Schools Week can also reveal some councils are draining reserves to plug high-needs deficits while their other services face cuts, while another pleaded for government help with cashflow problems.

Tony McArdle
Tony McArdle

Tony McArdle, a former council chief now working on special educational needs and disabilities reforms for central government, told Schools Week that “ten or 11” local authorities had been facing an “existential risk”.

In 2020, the government gave councils breathing space over soaring SEND budget shortfalls by effectively suspending ordinary accounting rules.

Normally they must fully balance the books, but the so-called “statutory override” placed a “ring-fence” around dedicated schools grant (DSG) budgets.

The temporary move allowed an estimated £2.3 billion in historic council deficits to sit unaddressed. Last year, ministers pressured councils to rein in SEND spending, warning normal budgeting rules would return this April.

But in December they changed course – extending the temporary relief until 2026. Officials say it gives flexibility to implement the government’s looming SEND improvement plan.

McArdle said nearly a dozen councils would have otherwise had to issue section 114 notices – the council equivalent of declaring bankruptcy. 

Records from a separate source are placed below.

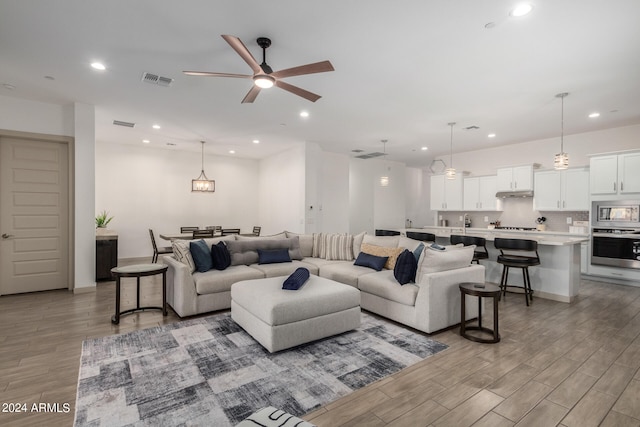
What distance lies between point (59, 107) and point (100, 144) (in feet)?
9.02

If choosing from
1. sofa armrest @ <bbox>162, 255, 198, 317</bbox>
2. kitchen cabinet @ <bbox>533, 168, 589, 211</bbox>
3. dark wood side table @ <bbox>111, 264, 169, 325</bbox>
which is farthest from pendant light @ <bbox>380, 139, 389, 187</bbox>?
dark wood side table @ <bbox>111, 264, 169, 325</bbox>

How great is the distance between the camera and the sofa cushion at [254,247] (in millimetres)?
4664

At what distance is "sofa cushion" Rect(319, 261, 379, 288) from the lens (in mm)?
4215

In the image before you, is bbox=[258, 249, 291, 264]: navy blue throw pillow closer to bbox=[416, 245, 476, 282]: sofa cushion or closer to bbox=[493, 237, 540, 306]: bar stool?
bbox=[416, 245, 476, 282]: sofa cushion

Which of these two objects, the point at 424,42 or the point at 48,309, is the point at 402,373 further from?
the point at 48,309

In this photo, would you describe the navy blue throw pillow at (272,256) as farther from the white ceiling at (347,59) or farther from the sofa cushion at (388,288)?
the white ceiling at (347,59)

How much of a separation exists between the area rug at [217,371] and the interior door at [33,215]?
2957 mm

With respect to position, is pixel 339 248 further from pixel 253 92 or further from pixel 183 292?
pixel 253 92

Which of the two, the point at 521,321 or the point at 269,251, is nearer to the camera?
the point at 521,321

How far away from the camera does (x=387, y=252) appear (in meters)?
4.48

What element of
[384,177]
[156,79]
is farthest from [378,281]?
[384,177]

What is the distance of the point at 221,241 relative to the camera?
179 inches

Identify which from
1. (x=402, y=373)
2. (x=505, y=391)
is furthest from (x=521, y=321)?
(x=402, y=373)

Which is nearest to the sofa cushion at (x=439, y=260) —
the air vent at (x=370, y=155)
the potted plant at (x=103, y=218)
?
the air vent at (x=370, y=155)
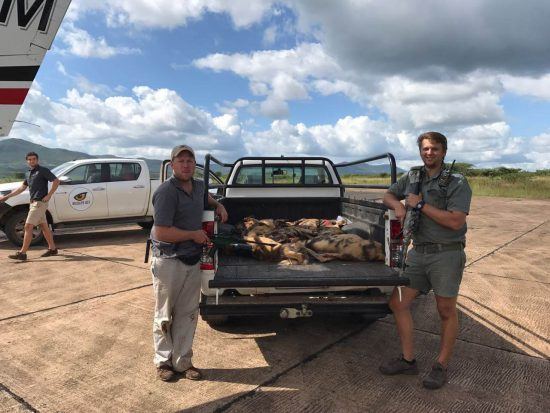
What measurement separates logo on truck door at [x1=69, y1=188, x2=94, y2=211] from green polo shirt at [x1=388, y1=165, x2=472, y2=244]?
25.0 ft

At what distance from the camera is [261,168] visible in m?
6.48

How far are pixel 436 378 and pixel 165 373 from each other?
210cm

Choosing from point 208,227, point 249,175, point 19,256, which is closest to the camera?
point 208,227

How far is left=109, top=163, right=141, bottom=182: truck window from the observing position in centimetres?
946

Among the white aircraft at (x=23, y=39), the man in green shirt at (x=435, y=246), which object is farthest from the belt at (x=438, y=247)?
the white aircraft at (x=23, y=39)

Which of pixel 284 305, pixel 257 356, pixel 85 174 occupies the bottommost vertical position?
pixel 257 356

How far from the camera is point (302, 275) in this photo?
348 cm

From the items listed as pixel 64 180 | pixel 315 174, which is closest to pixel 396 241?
pixel 315 174

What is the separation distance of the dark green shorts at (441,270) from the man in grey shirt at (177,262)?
1722 millimetres

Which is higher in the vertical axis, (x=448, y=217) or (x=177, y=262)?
(x=448, y=217)

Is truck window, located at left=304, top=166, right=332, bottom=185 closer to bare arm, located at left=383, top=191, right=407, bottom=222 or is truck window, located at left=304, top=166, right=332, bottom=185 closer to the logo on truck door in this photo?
bare arm, located at left=383, top=191, right=407, bottom=222

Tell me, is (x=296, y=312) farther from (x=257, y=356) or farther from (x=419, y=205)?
(x=419, y=205)

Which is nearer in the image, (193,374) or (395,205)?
(193,374)

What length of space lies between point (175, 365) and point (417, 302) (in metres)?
3.30
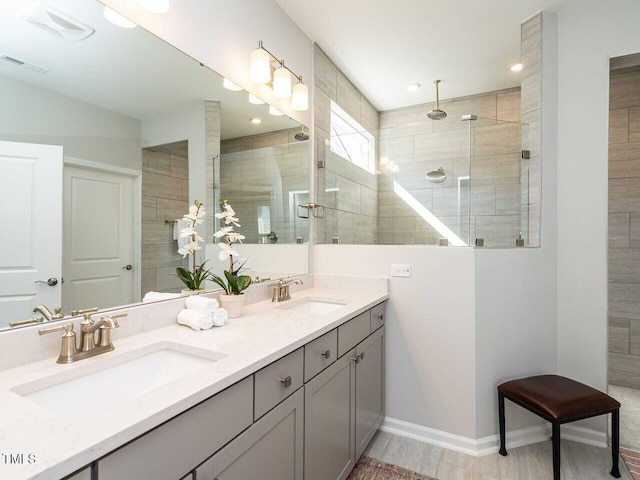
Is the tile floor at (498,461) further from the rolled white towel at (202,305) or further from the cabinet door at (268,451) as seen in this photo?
the rolled white towel at (202,305)

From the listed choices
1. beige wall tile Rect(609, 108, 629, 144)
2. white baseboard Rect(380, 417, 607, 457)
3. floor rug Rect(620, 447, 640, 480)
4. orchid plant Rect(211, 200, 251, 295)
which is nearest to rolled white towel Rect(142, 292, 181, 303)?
orchid plant Rect(211, 200, 251, 295)

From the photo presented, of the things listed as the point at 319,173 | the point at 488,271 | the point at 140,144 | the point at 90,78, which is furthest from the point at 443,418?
the point at 90,78

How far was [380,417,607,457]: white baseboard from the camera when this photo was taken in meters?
2.03

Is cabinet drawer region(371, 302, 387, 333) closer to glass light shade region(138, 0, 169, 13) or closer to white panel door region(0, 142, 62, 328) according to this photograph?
white panel door region(0, 142, 62, 328)

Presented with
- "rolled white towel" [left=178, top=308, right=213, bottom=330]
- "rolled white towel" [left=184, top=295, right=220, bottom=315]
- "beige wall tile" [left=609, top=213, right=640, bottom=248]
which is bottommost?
→ "rolled white towel" [left=178, top=308, right=213, bottom=330]

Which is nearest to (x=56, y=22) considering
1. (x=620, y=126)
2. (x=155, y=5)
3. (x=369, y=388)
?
(x=155, y=5)

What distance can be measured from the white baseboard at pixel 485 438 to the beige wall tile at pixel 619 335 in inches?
42.6

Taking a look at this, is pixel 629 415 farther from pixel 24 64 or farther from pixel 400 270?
pixel 24 64

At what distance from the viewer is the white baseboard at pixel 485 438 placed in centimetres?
A: 203

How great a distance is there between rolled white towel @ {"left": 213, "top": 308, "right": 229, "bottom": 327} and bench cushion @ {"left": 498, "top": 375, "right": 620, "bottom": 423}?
5.42ft

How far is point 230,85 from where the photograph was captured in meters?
1.86

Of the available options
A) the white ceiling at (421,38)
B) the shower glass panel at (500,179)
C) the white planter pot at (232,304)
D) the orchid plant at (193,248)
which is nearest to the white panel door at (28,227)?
the orchid plant at (193,248)

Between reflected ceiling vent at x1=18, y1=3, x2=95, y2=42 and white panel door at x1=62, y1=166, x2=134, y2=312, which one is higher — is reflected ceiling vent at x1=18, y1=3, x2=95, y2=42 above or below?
above

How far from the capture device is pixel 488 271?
6.75ft
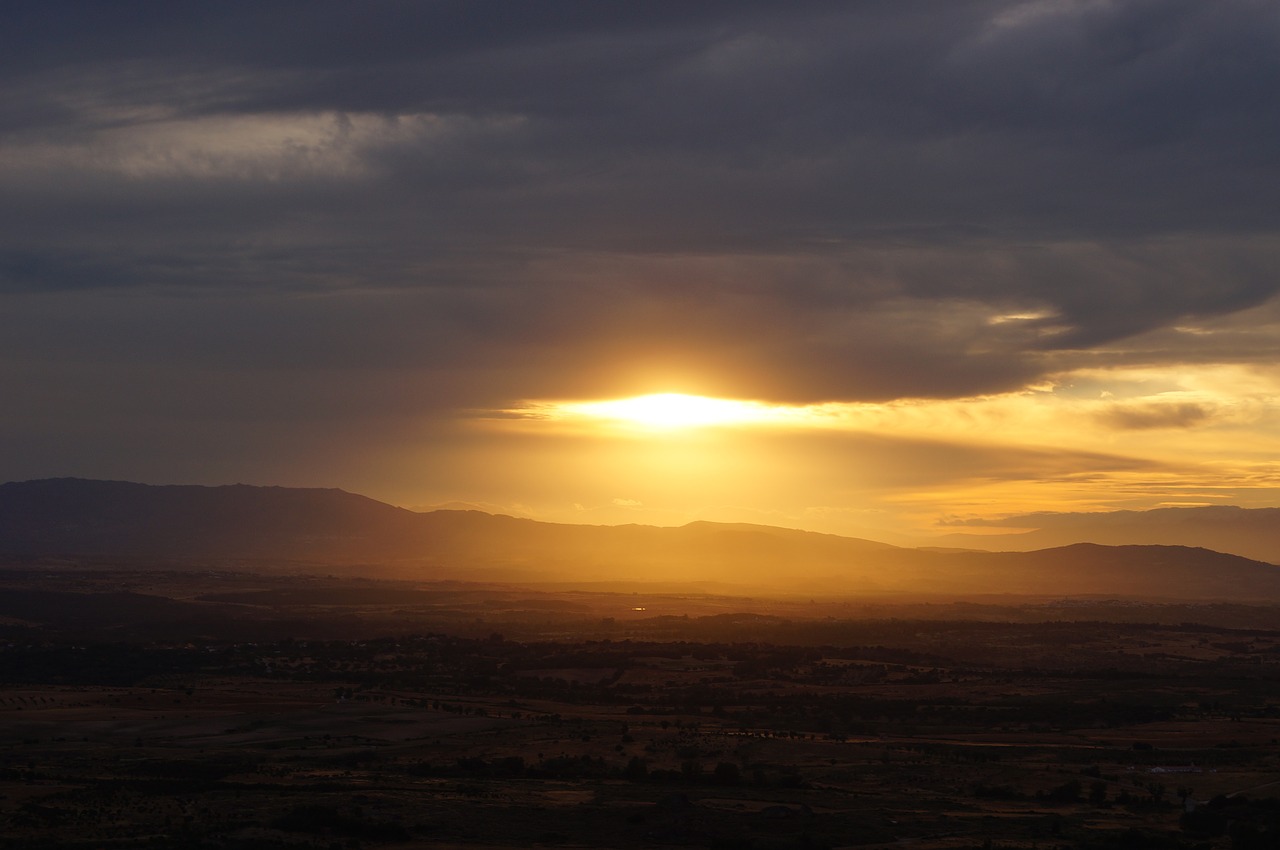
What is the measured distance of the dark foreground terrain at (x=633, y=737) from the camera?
1604 inches

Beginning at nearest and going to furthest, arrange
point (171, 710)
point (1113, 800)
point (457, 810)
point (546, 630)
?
point (457, 810)
point (1113, 800)
point (171, 710)
point (546, 630)

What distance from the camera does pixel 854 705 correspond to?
77.1 meters

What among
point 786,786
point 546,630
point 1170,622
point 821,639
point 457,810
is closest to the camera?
point 457,810

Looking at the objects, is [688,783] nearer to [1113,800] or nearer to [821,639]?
[1113,800]

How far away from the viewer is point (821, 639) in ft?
421

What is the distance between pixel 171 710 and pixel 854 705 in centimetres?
3976

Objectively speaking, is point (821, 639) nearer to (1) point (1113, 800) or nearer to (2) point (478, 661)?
(2) point (478, 661)

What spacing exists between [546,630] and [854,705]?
67.2m

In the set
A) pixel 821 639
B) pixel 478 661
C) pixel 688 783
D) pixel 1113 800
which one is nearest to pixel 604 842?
pixel 688 783

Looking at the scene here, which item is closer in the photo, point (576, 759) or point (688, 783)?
point (688, 783)

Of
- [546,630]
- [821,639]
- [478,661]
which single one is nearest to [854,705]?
[478,661]

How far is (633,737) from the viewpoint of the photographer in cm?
6197

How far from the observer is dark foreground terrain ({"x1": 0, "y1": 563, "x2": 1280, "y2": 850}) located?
4075 centimetres

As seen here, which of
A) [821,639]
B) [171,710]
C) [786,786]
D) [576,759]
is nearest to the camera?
[786,786]
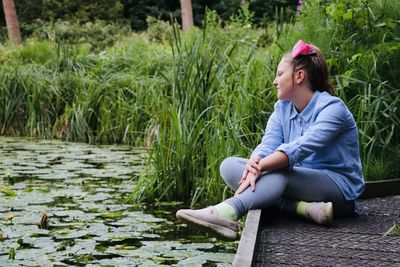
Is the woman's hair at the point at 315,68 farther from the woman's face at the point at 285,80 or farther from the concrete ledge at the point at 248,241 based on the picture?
the concrete ledge at the point at 248,241

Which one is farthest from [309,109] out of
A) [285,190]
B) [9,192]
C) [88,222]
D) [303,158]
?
[9,192]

“There is no doubt the need to cover that deficit would have been an existential risk to them,” he said.

‘Unclear how the situation is retrievable’

Louise Gittins, the Local Government Association’s children lead, said the extension – and £400 million high-needs funding announced last year – would provide “some short-term assistance”.

A budget report for an upcoming Leicester council meeting warned that without the extension, it would have had to reduce its reserves, “and hence our ability to balance this and future budgets”.

It added that it was “unclear how the situation is retrievable without further government support, given the relentless increase” in children requiring SEND support.

McArdle acknowledged the scale of deficits reflected a system that “doesn’t work”, and that inflation too was “worrying everybody”.

The ring-fence’s role staving off bankruptcy signals how far councils’ positions have deteriorated.

It was initially intended to stop councils having to tap reserves or slash non-education services, with the government keen for councils to plug deficits only from education budgets.

DfE let three councils ignore ring-fence

But Schools Week has learned the government permitted three authorities to ignore this policy and raid non-education budgets to cover DSG funding gaps.

Data obtained under freedom of information requests shows Dorset was allowed to transfer £5 million, Kirklees £2.15 million and Manchester £300,000 from general funds into education this financial year. No requests were made the previous year.

Dorset and Kirklees have among the largest budget gaps nationally. Each recently received multi-million pound DfE bailouts and embarked on SEND cost-cutting drives as part of so-called “safety valve” deals with the government – both of which should help rein in deficits.

But Dorset warned the using reserves curbed its “resilience” against future events.

The council hopes to close a £29 million budget gap across all services this year, while Kirklees is tackling a £34.3 million shortfall.

Town halls freeze recruitment and pause capital projects

Dorset’s plans include saving £3 million from children’s services through transformation plans, pausing and reviewing capital projects, hiking fees across services by about 5 per cent and raising council tax.

In November Kirklees said it was freezing recruitment, cutting “non-essential” spending and agency staffing, “rationalising” buildings, reviewing fees and capital spending, and scrutinising “all new expenditure”.

Meanwhile Schools Week has also learned Cambridgeshire asked the DfE for an advance on DSG funding, part of a scheme to cover “cashflow difficulties”.

An FOI shows the request was rejected, although it is unclear why. A council spokesperson said it could not comment further, but was working with the department on a potential safety valve deal.

Joanne Pitt, the policy chief at the Chartered Institute of Public Finance and Accountancy, said government support was welcome, but added: “We don’t want to find ourselves having the same discussions when this ring-fence ends.”